Photogrammes, de gauche à droite : Le Cuirassé Potemkine (1925) de S. Eisenstein et Fury (1935) de Fritz Lang.

 

11 réponses pour “Faire corps [1]”

  1. .Moland.Fengkov. dit :

    c’est régle cette histoire de commentaires et de filtre antispam interdisant les longs textes ? LA grève du billet est levée ?

  2. Vincent dit :

    Il ne fait pas bon croiser la foule des prolétaires chez Lang.

  3. simon dit :

    merci grâce à toi je viens de retouver le nom de ce film, vu enfant;Fury il m’avait beaucoup plu d’ailleurs. :)

  4. simon dit :

    et de 4

  5. sandrine dit :

    Moland,
    Non, le problème n’est toujours pas réglé pour ce commentaire sur L’Inferno que je me suis résignée à intégrer au corps du billet.
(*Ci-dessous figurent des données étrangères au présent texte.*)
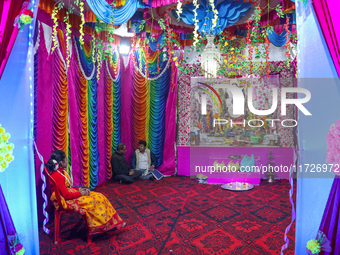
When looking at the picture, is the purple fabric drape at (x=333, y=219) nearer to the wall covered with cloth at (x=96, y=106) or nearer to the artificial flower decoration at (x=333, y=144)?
the artificial flower decoration at (x=333, y=144)

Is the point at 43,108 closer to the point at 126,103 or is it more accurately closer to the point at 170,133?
the point at 126,103

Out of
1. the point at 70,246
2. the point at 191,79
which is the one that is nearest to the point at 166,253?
the point at 70,246

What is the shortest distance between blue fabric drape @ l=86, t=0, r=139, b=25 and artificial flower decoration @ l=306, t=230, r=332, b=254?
3.16 m

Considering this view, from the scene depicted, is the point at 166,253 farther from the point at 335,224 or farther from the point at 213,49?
the point at 213,49

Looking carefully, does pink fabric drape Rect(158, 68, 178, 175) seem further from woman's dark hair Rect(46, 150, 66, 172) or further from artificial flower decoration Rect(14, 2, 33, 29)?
artificial flower decoration Rect(14, 2, 33, 29)

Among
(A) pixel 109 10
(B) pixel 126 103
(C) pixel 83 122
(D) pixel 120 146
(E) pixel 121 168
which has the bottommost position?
(E) pixel 121 168

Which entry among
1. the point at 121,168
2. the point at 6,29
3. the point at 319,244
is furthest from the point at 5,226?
the point at 121,168

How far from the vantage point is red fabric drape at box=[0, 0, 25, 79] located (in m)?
1.95

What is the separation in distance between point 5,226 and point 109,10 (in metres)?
2.54

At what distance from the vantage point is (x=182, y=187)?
5246 millimetres

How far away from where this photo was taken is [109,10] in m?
3.07

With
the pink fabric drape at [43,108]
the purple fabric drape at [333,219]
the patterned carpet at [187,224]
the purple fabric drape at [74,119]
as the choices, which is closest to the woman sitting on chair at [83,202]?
the patterned carpet at [187,224]

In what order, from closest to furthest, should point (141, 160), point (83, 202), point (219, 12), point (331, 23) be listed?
point (331, 23)
point (83, 202)
point (219, 12)
point (141, 160)

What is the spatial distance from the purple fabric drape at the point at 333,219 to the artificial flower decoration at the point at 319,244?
4 centimetres
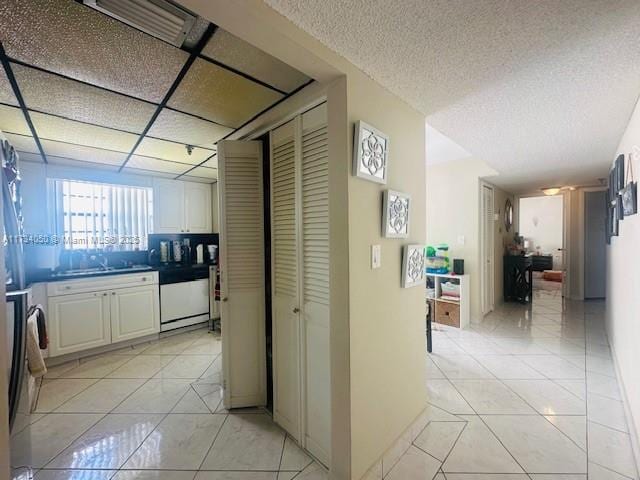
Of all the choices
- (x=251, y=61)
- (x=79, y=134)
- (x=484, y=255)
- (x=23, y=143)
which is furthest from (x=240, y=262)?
(x=484, y=255)

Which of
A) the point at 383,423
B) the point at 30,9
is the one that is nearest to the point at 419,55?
the point at 30,9

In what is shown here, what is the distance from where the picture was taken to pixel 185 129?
7.28 ft

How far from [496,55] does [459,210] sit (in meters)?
3.18

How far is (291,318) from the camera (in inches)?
71.3

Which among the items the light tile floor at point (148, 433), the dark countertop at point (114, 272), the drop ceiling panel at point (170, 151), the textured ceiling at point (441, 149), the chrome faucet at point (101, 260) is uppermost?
the textured ceiling at point (441, 149)

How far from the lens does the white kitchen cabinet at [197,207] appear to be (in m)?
4.21

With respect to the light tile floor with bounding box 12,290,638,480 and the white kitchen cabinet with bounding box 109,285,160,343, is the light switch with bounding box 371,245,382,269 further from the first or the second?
the white kitchen cabinet with bounding box 109,285,160,343

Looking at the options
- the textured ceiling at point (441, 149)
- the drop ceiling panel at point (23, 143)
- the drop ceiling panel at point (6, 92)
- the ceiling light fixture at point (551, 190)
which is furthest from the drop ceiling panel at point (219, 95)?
the ceiling light fixture at point (551, 190)

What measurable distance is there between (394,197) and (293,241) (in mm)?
668

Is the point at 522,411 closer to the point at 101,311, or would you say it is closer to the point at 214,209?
the point at 101,311

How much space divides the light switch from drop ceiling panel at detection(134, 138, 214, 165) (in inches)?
83.7

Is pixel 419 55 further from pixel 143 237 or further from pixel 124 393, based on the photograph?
pixel 143 237

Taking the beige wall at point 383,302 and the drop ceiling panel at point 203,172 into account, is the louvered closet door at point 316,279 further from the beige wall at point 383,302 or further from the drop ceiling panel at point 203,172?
the drop ceiling panel at point 203,172

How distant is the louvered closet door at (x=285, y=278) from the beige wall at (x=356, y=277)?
0.41 m
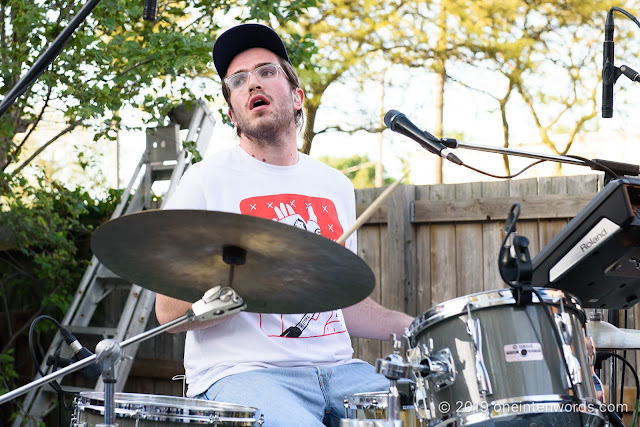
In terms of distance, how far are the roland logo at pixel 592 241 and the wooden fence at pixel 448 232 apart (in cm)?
254

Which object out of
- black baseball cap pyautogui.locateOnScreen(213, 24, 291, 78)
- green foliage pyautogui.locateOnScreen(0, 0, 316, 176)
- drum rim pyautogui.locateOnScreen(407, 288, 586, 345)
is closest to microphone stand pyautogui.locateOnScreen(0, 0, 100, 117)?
black baseball cap pyautogui.locateOnScreen(213, 24, 291, 78)

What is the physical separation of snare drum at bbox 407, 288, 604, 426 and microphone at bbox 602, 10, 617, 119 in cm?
103

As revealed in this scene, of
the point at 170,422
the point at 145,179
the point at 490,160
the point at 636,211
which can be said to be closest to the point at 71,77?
the point at 145,179

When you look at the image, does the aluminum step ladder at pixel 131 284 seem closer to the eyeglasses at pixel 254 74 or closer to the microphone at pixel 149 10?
the eyeglasses at pixel 254 74

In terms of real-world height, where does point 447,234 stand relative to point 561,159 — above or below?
above

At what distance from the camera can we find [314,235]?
1.63 meters

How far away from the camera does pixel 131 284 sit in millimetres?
5297

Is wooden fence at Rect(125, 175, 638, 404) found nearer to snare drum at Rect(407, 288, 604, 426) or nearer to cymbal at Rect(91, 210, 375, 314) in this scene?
snare drum at Rect(407, 288, 604, 426)

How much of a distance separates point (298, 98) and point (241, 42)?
12.8 inches

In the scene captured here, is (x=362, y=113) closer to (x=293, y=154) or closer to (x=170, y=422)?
(x=293, y=154)

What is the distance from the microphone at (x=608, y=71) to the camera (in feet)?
8.54

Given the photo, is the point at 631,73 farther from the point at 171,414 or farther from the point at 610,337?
the point at 171,414

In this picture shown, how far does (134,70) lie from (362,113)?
7864mm

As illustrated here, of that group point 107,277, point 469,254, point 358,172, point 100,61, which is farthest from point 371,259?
point 358,172
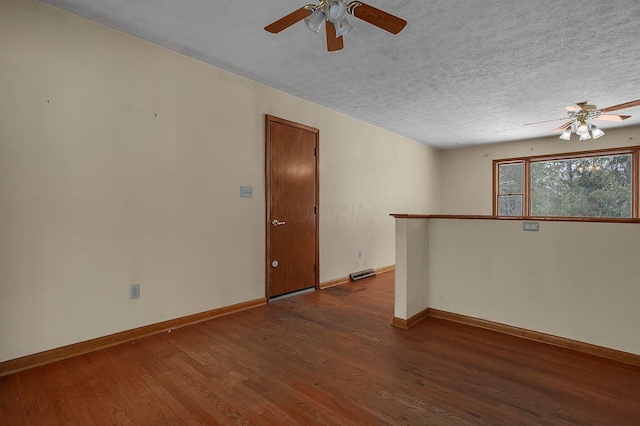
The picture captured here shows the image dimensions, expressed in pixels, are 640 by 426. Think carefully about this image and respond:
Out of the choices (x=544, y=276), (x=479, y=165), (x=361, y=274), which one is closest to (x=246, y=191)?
(x=361, y=274)

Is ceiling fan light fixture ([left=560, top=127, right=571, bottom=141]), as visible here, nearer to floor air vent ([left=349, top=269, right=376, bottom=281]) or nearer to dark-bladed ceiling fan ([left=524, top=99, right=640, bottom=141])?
dark-bladed ceiling fan ([left=524, top=99, right=640, bottom=141])

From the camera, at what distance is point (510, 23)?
2443 millimetres

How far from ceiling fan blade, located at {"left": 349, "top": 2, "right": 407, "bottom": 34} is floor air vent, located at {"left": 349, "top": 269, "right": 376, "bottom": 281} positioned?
3.70 meters

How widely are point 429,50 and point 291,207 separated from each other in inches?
92.3

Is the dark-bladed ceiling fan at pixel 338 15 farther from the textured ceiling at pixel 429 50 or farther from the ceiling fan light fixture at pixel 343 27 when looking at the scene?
the textured ceiling at pixel 429 50

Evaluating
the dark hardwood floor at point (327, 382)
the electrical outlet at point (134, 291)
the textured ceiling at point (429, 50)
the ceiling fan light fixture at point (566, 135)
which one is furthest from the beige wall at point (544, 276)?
the electrical outlet at point (134, 291)

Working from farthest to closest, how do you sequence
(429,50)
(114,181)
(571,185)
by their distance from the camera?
(571,185)
(429,50)
(114,181)

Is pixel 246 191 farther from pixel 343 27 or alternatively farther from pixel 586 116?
pixel 586 116

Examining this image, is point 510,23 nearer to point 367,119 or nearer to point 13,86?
point 367,119

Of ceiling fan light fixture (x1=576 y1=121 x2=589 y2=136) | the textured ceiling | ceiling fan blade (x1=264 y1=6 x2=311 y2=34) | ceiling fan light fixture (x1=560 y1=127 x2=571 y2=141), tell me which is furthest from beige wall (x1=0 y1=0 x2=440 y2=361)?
ceiling fan light fixture (x1=560 y1=127 x2=571 y2=141)

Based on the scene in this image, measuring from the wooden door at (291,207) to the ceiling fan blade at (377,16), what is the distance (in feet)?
6.78

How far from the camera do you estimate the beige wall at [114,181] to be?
2.22 m

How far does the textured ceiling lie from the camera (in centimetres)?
231

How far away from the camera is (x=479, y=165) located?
7.29m
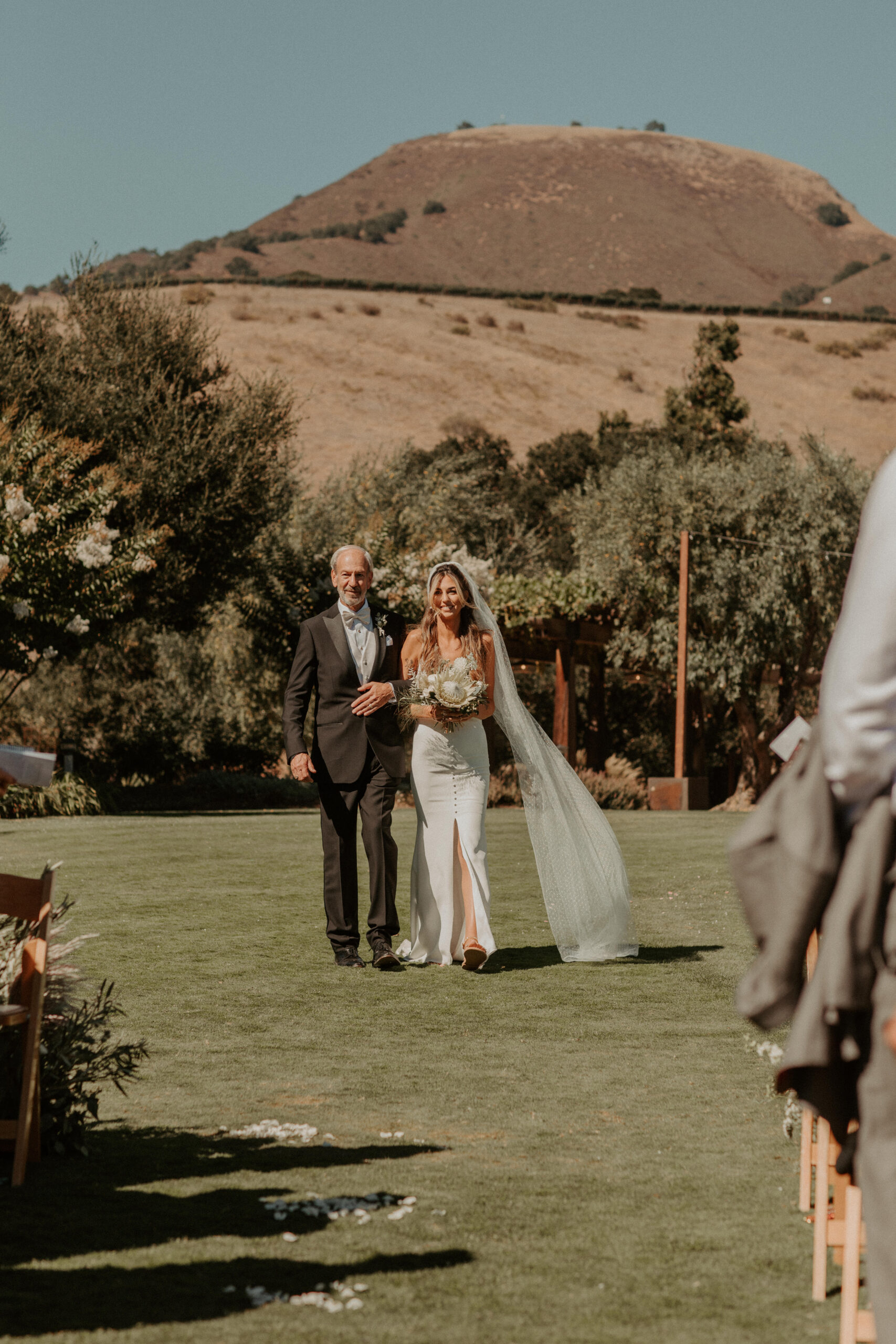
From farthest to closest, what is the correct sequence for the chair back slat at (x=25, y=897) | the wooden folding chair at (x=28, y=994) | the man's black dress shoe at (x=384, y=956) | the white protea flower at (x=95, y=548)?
the white protea flower at (x=95, y=548)
the man's black dress shoe at (x=384, y=956)
the chair back slat at (x=25, y=897)
the wooden folding chair at (x=28, y=994)

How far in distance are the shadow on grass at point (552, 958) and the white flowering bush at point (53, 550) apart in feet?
38.7

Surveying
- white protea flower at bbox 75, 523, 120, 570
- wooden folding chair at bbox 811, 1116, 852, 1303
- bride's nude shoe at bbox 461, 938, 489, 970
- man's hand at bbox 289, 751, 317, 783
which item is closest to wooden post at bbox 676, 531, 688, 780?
white protea flower at bbox 75, 523, 120, 570

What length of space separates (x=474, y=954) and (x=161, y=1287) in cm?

En revanche, les contributeurs qui peuvent toujours poster leurs réactions.
    Vincent,
    Oui, mais ça n’est pas si simple puisque ces mêmes prolétaires deviennent victimes dans la deuxième partie du film. Puisque vous en parlez, je ne cesse de me demander pourquoi je n’aime pas La Raison du plus faible de Belvaux. Est-ce à cause de cette incapacité à faire exister collectivement les corps ?
    Simon,
    Voir Fury enfant ! Ce ne fut pas une expérience trop éprouvante ? Ce film m’angoisse à chaque fois : j’ai peur des mouvements de masse ! :-)

  6. Simon dit :

    A vrai dire, ce film montre bien comment les êtres humains sont capables de se comporter en groupe et m’avait beaucoup appri sur la justice.
    Il m’avait fait beaucoup moins peur que d’autres que j’avais vu ( Un film gore dans un hôpital ou des gens se faiser decouper puis assembler avec des grosses coutures bien voyantes, je ne me rappelle ni du titre, ni de l’histoire exacte)

  7. Simon dit :

    Alors? Partie debaucher des petits skaters?

  8. sandrine dit :

    Avant les skaters, j’ai d’abord fait un détour par la plage pour reluquer les surfers ! Le film d’horreur dont vous parlez est en NB ou en couleurs ? (je n’y crois pas : Simon lance un quizz sauvage)

  9. Vincent dit :

    Ce ne serait pas “Pieces” de Juan Piquer Simon, l’histoire du gars qui termine un puzzle de femme nue avec des morceaux de femmes bien réels ?

  10. Simon dit :

    Vincent>Je ne crois pas que ce soit “Pieces”, parce qu’ils étaient plusieurs de l’hôpital à jouer à la boucherie.

    Sandrine :>le film couleur, le héros est découpé puis mis dans plusieurs bocaux puis je crois qu’il est reassemblé.Je l’ai vu au milieu de années 80(83-87).
    Ne cherchez pas pour moi, ce n’est pas un film qui me manque contrairement à “Fury”.Beaucoup de surfeer à Paris-plage?

  11. Bertrand D. dit :

    Je rappelle à toutes les Parisiennes fréquentant Paris-Plage qu’il ait interdit d’enlever le haut et/ou de réduire le bas à une ficelle (infraction punissable d’une amende de 38 euros).

    PS. Pour les Parisiens c’est différent, évidemment.